• martes 06 de enero de 2026 - 12:00 AM

La invasión a Venezuela

No bien habían pasado las festividades de fin de año, en la brindamos por tiempos mejores, se daba la invasión a Venezuela. En medio de todo ese ambiente optimista, las tensiones guerreristas creadas por EUA en el Caribe, y el subido tono del lenguaje intervencionista de Trump, avizoraban que en el año 2026 se extremaría la inestabilidad regional.

Y sucedió lo inesperado.

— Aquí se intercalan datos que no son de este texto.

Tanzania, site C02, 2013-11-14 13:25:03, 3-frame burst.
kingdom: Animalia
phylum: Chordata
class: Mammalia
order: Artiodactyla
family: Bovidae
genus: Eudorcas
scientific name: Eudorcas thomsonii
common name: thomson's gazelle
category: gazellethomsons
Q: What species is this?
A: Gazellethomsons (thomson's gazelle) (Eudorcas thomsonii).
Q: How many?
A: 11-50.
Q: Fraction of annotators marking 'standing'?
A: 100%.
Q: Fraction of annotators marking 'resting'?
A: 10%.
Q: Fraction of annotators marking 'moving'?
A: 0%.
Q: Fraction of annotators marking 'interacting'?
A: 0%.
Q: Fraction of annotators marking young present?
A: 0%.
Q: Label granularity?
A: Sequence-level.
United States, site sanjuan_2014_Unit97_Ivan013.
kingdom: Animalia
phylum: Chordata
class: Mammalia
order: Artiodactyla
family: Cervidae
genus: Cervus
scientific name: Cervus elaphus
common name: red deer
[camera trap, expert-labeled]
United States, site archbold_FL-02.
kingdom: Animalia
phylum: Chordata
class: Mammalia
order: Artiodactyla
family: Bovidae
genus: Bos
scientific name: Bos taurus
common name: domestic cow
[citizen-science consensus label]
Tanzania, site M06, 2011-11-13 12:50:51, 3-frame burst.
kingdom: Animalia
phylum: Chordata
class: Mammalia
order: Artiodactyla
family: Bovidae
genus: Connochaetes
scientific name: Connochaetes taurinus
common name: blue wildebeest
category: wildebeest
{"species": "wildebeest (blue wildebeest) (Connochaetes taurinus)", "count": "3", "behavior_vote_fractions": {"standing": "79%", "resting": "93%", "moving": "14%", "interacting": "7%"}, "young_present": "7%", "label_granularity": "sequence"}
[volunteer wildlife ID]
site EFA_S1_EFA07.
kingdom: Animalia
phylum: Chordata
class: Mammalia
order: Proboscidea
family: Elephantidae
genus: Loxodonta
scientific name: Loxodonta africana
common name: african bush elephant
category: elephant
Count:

En cosa de minutos, las tropas norteamericanas ocuparon el territorio, capturaron” al peligroso delincuente Maduro, y en los próximos días llegará a EUA, y será puesto a órdenes de sus autoridades judiciales para su juzgamiento.

¿Y lo que viene ahora? No escogería lugar en el enfrentamiento que hoy libran EUA, Rusia y China. Más bien, en medio de esa confrontación, me preocupa la situación de Panamá, porque en esta coyuntura el Canal nos coloca “a la fuerza” dentro del área de influencia, misma que EUA no está dispuesta a perder.

Estando hoy en posición desventajosa, y sin estrategias para seguir gozando de soberanía y neutralidad, ¿en qué bando juega Panamá? Ya vivimos la experiencia de una invasión liberadora, y la democracia instalada no nos trajo la democracia prometida.

Tal como aquí ocurrió, será un cambio de una élite desafecta a EUA, por otra complaciente a los intereses de EUA. La transición democrática allá, será compleja. Sólo pensemos que “el Chavismo” aún conserva fuerte presencia en lo social y lo económico, y no se sabe el papel que jugarán sus fuerzas armadas.

En esa crisis política terminarán confrontados “pobres de oposición y chavistas”. No veo sencillo que sectores de los clanes depuestos, alcancen entendimientos con la nueva casta, pues sin un liderazgo localista que les armonice, la “solución” que se ensaye tomará largo tiempo.

La democracia panameña caracterizada por una sociedad fragmentada por “el clientelismo”, y con instituciones electorales cuestionables, los resultados de nuestras elecciones serían respetados sólo si se ajustan a los intereses del poder.

Si creemos a ciegas que un tratado bilateral nos garantiza que el Canal seguirá “siendo panameño”, y si el “juega vivo electoral ” se impone en la vida ciudadana, vivir bajo una falsa democracia será argumento suficiente para el despojo del Canal.